_Excerpted text_
:::::
Breaking bread together and sharing a glass of grape juice/wine – elements of Jesus’ last supper with his disciples – was a way for his followers to remember Jesus after he was gone.

We have grown so accustomed to this ritual, that we don’t feel any surprise in Jesus’ words. But for his first followers, there would have been shock!

First, to ask us to “remember” him suggests that he will not be there with them. (!) Jesus had already said that he would be handed over to the Gentiles, and be killed, and (on the third day) rise again. But his followers had not taken it to heart. (!) We know Jesus had mentioned it several times, but now – with these words at the last supper – it hits them: Jesus really means it! And it’s coming soon. “Do this in remembrance of me.” And he added: “I tell you, that from now on I shall not drink of the fruit of the vine until the Kingdom of God comes.” (Luke 22:18) This is literally Jesus’ Last Supper!

The second thing that should surprise us is that the elements of the Exodus story (the “Passover” story of liberation from slavery) already had their specific associated meanings. (!) The unleavened bread indicates hasty departure (right?), the bitter herbs indicate conditions of slavery (right?), the blood of the lamb is what “saved them” from death. Everybody knows what the various elements mean! How can Jesus ask us to remember him instead of Moses?
:::::
_Goal_
Please extract the passage on the Last Supper above word for word, in full.

_Extracted material_
:::::
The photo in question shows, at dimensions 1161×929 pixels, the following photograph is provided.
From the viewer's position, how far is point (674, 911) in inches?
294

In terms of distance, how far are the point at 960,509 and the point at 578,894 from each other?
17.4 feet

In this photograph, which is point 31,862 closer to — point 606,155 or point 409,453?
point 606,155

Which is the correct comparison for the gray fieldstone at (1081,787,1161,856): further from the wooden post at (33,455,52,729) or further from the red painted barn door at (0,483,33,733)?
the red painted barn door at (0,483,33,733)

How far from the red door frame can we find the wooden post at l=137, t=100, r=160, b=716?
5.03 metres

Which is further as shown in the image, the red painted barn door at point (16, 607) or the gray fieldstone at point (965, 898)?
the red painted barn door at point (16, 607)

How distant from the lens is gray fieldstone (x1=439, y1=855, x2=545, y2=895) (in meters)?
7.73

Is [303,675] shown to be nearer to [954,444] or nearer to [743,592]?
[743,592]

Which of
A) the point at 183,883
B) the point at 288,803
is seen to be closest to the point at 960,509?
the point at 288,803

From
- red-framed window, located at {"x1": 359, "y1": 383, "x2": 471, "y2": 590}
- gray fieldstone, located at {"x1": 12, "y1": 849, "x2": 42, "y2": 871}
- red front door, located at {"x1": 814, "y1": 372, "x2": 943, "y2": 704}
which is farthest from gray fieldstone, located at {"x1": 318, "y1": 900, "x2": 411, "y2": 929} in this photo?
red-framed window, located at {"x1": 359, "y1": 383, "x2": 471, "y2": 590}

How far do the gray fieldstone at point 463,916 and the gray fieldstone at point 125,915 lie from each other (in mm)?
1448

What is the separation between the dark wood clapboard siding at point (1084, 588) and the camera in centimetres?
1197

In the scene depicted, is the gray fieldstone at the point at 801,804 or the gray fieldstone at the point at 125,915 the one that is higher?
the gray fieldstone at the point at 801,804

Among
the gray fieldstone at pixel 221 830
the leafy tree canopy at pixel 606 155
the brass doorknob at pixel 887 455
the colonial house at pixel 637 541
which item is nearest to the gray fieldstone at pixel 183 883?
:::::
_Task result_
Breaking bread together and sharing a glass of grape juice/wine – elements of Jesus’ last supper with his disciples – was a way for his followers to remember Jesus after he was gone.

We have grown so accustomed to this ritual, that we don’t feel any surprise in Jesus’ words. But for his first followers, there would have been shock!

First, to ask us to “remember” him suggests that he will not be there with them. (!) Jesus had already said that he would be handed over to the Gentiles, and be killed, and (on the third day) rise again. But his followers had not taken it to heart. (!) We know Jesus had mentioned it several times, but now – with these words at the last supper – it hits them: Jesus really means it! And it’s coming soon. “Do this in remembrance of me.” And he added: “I tell you, that from now on I shall not drink of the fruit of the vine until the Kingdom of God comes.” (Luke 22:18) This is literally Jesus’ Last Supper!

The second thing that should surprise us is that the elements of the Exodus story (the “Passover” story of liberation from slavery) already had their specific associated meanings. (!) The unleavened bread indicates hasty departure (right?), the bitter herbs indicate conditions of slavery (right?), the blood of the lamb is what “saved them” from death. Everybody knows what the various elements mean! How can Jesus ask us to remember him instead of Moses?